G. What are ‘Current
Technologies?’
This paper uses the phrase 'current technology' to mean
technology ready to be implemented by functional organizations. Many
technical communities use a Technology Readiness Level (TRL) scale to
measure the maturity of given technologies. This paper uses the
Software Readiness Scale, with the following levels:
1. Basic principles observed and reported.
2. Technology concept and/or application
formulated.
3. Analytical and experimental critical
functions and/or characteristic proof of concept.

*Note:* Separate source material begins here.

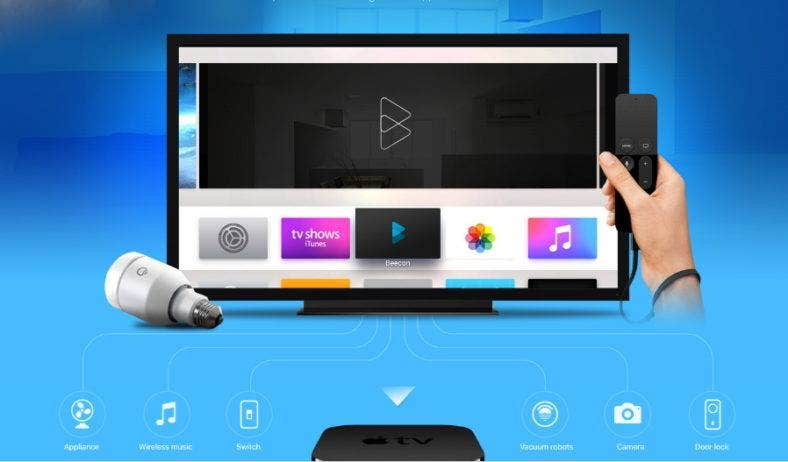smart home app for apple tv 788x462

4. Component and/or breadboard validation in
laboratory environment.
5. Component and/or breadboard validation in
relevant environment.
6. System/subsystem model or prototype
demonstration in a relevant environment.
7. System prototype demonstration in an operational
environment.
8. Actual system completed and ‘flight
qualified’ through test and demonstration.
9. Actual system ‘flight proven’ though
successful mission operations.
See Appendix 2 for a further explanation of each level.
Using
the above scale, a ‘Current Technology’ is defined as being at level 8 or
9. Technologies at lower levels need
further work before being ready for implementation by functional organizations.
Using the above scale, the following technologies are
rated for readiness [5]:
|
The above ratings are meant to show the substantial
difference in maturity between current technologies (XML, RDF, OWL language) and
emerging technologies (upper ontologies and mapped upper ontologies). As described earlier in the paper, current
technologies cannot achieve enterprise-wide data interoperability. Emerging technologies have potential to
achieve this, but need substantial maturing.
H. Part-I Conclusion
Current technologies provide no viable solutions for
sharing data across the many domains of large enterprises. Independently developed data models are not
interoperable. Larger domains enable internal, but not external interoperability,
and become increasingly difficult to establish as they grow in size. Highly expressive knowledge representation
languages have value within domains, but do not force consistency
between independently developed models. Mapping between domains works,
and can provide value in high-impact areas, but can't scale enterprise-wide. [6]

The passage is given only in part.